Please quote every one of the records below word for word, leaving the pictures out of your answer.

— START RAW DATA —

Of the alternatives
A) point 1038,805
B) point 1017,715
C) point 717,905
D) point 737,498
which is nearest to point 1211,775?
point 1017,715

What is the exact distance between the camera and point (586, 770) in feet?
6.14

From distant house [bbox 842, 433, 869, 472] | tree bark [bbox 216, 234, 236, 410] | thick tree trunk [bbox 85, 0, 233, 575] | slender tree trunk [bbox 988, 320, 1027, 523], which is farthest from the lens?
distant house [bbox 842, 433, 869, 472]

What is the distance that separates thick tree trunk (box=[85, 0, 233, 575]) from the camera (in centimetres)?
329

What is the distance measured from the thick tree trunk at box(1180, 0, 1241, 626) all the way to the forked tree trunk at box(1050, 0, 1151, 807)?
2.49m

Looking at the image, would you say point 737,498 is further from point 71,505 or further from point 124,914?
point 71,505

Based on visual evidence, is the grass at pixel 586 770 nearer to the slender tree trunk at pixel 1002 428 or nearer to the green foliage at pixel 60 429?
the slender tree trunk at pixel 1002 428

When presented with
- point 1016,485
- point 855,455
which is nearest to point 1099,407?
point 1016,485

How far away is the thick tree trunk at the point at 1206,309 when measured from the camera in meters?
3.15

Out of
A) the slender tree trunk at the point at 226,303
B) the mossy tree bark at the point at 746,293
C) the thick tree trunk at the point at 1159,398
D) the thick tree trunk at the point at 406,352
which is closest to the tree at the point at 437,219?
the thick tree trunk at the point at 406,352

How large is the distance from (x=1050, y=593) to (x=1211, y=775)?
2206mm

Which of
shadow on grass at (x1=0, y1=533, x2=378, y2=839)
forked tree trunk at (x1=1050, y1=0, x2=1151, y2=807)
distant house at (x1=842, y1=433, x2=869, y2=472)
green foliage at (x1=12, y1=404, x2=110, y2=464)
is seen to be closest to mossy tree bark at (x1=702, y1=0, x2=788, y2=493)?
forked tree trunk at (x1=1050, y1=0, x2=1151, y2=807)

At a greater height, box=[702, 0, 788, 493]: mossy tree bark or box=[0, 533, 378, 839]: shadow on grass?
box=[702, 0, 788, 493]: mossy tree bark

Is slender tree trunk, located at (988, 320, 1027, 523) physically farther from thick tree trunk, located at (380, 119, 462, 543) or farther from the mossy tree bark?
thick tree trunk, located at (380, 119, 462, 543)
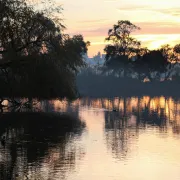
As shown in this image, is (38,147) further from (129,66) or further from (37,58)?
(129,66)

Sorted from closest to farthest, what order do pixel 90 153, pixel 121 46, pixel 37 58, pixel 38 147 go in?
pixel 90 153 < pixel 38 147 < pixel 37 58 < pixel 121 46

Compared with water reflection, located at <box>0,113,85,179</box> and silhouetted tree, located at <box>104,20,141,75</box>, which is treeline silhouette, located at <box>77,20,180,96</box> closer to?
silhouetted tree, located at <box>104,20,141,75</box>

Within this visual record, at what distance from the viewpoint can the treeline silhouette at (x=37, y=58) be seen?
41688 mm

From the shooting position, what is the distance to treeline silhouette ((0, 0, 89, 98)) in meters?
41.7

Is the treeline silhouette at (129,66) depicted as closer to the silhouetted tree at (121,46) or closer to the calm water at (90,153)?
the silhouetted tree at (121,46)

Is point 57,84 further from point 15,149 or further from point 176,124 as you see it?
point 15,149

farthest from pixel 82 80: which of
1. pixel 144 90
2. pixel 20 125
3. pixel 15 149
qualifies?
pixel 15 149

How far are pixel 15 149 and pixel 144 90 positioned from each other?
10444 centimetres

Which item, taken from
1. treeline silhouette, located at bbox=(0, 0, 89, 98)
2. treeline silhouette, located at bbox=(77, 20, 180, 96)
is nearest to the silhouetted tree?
treeline silhouette, located at bbox=(77, 20, 180, 96)

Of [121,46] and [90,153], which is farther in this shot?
[121,46]

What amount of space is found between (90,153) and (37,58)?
63.7 ft

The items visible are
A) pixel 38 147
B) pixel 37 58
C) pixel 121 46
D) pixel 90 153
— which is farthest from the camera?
pixel 121 46

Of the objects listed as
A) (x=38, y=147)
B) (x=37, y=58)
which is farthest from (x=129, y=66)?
(x=38, y=147)

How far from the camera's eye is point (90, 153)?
98.0 ft
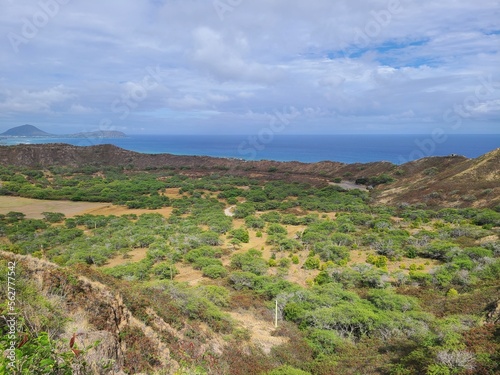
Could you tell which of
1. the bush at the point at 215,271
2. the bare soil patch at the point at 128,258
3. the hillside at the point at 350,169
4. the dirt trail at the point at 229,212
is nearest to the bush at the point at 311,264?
the bush at the point at 215,271

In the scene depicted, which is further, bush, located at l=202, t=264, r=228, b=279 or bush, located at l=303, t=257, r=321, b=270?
bush, located at l=303, t=257, r=321, b=270

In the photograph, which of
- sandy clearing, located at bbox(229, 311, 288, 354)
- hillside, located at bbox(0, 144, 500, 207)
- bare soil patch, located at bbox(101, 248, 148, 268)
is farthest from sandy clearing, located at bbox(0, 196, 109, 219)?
sandy clearing, located at bbox(229, 311, 288, 354)

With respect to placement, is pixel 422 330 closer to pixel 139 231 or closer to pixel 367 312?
pixel 367 312

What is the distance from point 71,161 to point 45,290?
262ft

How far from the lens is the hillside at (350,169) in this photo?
125ft

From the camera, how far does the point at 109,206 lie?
40.9 m

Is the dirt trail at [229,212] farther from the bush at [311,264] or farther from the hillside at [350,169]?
the hillside at [350,169]

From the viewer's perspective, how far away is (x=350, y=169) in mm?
65375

— END RAW DATA —

FINISHED EXERCISE »
Of the alternatives
A) point 1038,805
B) point 1017,715
C) point 717,905
D) point 737,498
which is nearest to point 1211,775?
point 1017,715

What is the exact distance between the camera and point (586, 770) in feet?
6.14

From distant house [bbox 842, 433, 869, 472] | tree bark [bbox 216, 234, 236, 410] | thick tree trunk [bbox 85, 0, 233, 575] | slender tree trunk [bbox 988, 320, 1027, 523], which is farthest from the lens?
distant house [bbox 842, 433, 869, 472]

What is the distance that separates thick tree trunk (box=[85, 0, 233, 575]) from the camera (in centimetres)?
329

What is the distance measured from the thick tree trunk at box(1180, 0, 1241, 626) all the way to the forked tree trunk at box(1050, 0, 1151, 807)?
2.49m

Looking at the image, would you say point 737,498 is further from point 71,505 or further from point 124,914?
point 71,505

Based on visual evidence, is the grass at pixel 586 770 nearer to the slender tree trunk at pixel 1002 428 or nearer to the green foliage at pixel 60 429?
the slender tree trunk at pixel 1002 428

When presented with
- point 1016,485
- point 855,455
which is nearest to point 1099,407?
point 1016,485

How far away is the thick tree trunk at the point at 1206,309 when measured from the camera in meters?
3.15

Out of
A) the slender tree trunk at the point at 226,303
B) the mossy tree bark at the point at 746,293
C) the thick tree trunk at the point at 1159,398
D) the thick tree trunk at the point at 406,352
which is closest to the tree at the point at 437,219?
the thick tree trunk at the point at 406,352

How large is the distance from (x=1050, y=593) to (x=1211, y=775)?
2206mm

Which of
shadow on grass at (x1=0, y1=533, x2=378, y2=839)
forked tree trunk at (x1=1050, y1=0, x2=1151, y2=807)
distant house at (x1=842, y1=433, x2=869, y2=472)
green foliage at (x1=12, y1=404, x2=110, y2=464)
is seen to be closest to mossy tree bark at (x1=702, y1=0, x2=788, y2=493)?
forked tree trunk at (x1=1050, y1=0, x2=1151, y2=807)

At a greater height, box=[702, 0, 788, 493]: mossy tree bark or box=[0, 533, 378, 839]: shadow on grass?
box=[702, 0, 788, 493]: mossy tree bark

Is slender tree trunk, located at (988, 320, 1027, 523) physically farther from thick tree trunk, located at (380, 119, 462, 543) or farther from the mossy tree bark?
thick tree trunk, located at (380, 119, 462, 543)
As shown in this image, is (38,147) further from (129,66) or further from (37,58)?
(129,66)

Sorted from closest to farthest, what order do pixel 90 153, pixel 121 46, pixel 37 58, pixel 38 147 go in?
pixel 90 153 < pixel 38 147 < pixel 37 58 < pixel 121 46

Compared with water reflection, located at <box>0,113,85,179</box> and silhouetted tree, located at <box>104,20,141,75</box>, which is treeline silhouette, located at <box>77,20,180,96</box> closer to?
silhouetted tree, located at <box>104,20,141,75</box>

Within this visual record, at what distance from the viewpoint can the treeline silhouette at (x=37, y=58) be seen?
41688 mm

From the shooting position, what is the distance to treeline silhouette ((0, 0, 89, 98)) in meters?
41.7

Is the treeline silhouette at (129,66) depicted as closer to the silhouetted tree at (121,46) or closer to the calm water at (90,153)?
the silhouetted tree at (121,46)

Is point 57,84 further from point 15,149 or further from point 176,124 as you see it?
point 15,149

farthest from pixel 82 80: which of
1. pixel 144 90
2. pixel 20 125
3. pixel 15 149
qualifies?
pixel 15 149

How far are pixel 15 149 and pixel 144 90 positioned from each other?
10444 centimetres

Which item, taken from
1. treeline silhouette, located at bbox=(0, 0, 89, 98)
2. treeline silhouette, located at bbox=(77, 20, 180, 96)
is nearest to the silhouetted tree?
treeline silhouette, located at bbox=(77, 20, 180, 96)

Of [121,46] and [90,153], which is farther in this shot?
[121,46]

What amount of space is found between (90,153) and (37,58)?
63.7 ft

The items visible are
A) pixel 38 147
B) pixel 37 58
C) pixel 121 46
D) pixel 90 153
— which is farthest from the camera?
pixel 121 46

Of the objects listed as
A) (x=38, y=147)
B) (x=37, y=58)
which is farthest from (x=129, y=66)?
(x=38, y=147)

How far from the camera's eye is point (90, 153)?
98.0 ft
Could you tell which of
1. the bush at the point at 215,271
2. the bare soil patch at the point at 128,258
3. the hillside at the point at 350,169
4. the dirt trail at the point at 229,212
is nearest to the bush at the point at 311,264?
the bush at the point at 215,271

In the scene depicted, which is further, bush, located at l=202, t=264, r=228, b=279 or bush, located at l=303, t=257, r=321, b=270?
bush, located at l=303, t=257, r=321, b=270

In the photograph, which of
- sandy clearing, located at bbox(229, 311, 288, 354)
- hillside, located at bbox(0, 144, 500, 207)
- bare soil patch, located at bbox(101, 248, 148, 268)
is farthest from sandy clearing, located at bbox(0, 196, 109, 219)?
sandy clearing, located at bbox(229, 311, 288, 354)

With respect to placement, is pixel 422 330 closer to pixel 139 231 or closer to pixel 367 312?
pixel 367 312

What is the distance from point 71,161 to point 45,290?
262ft

How far from the lens is the hillside at (350,169) in this photo?
125ft

From the camera, how far does the point at 109,206 lie?
40.9 m

Is the dirt trail at [229,212] farther from the bush at [311,264] or farther from the hillside at [350,169]?
the hillside at [350,169]

From the viewer's perspective, how far away is (x=350, y=169) in mm?
65375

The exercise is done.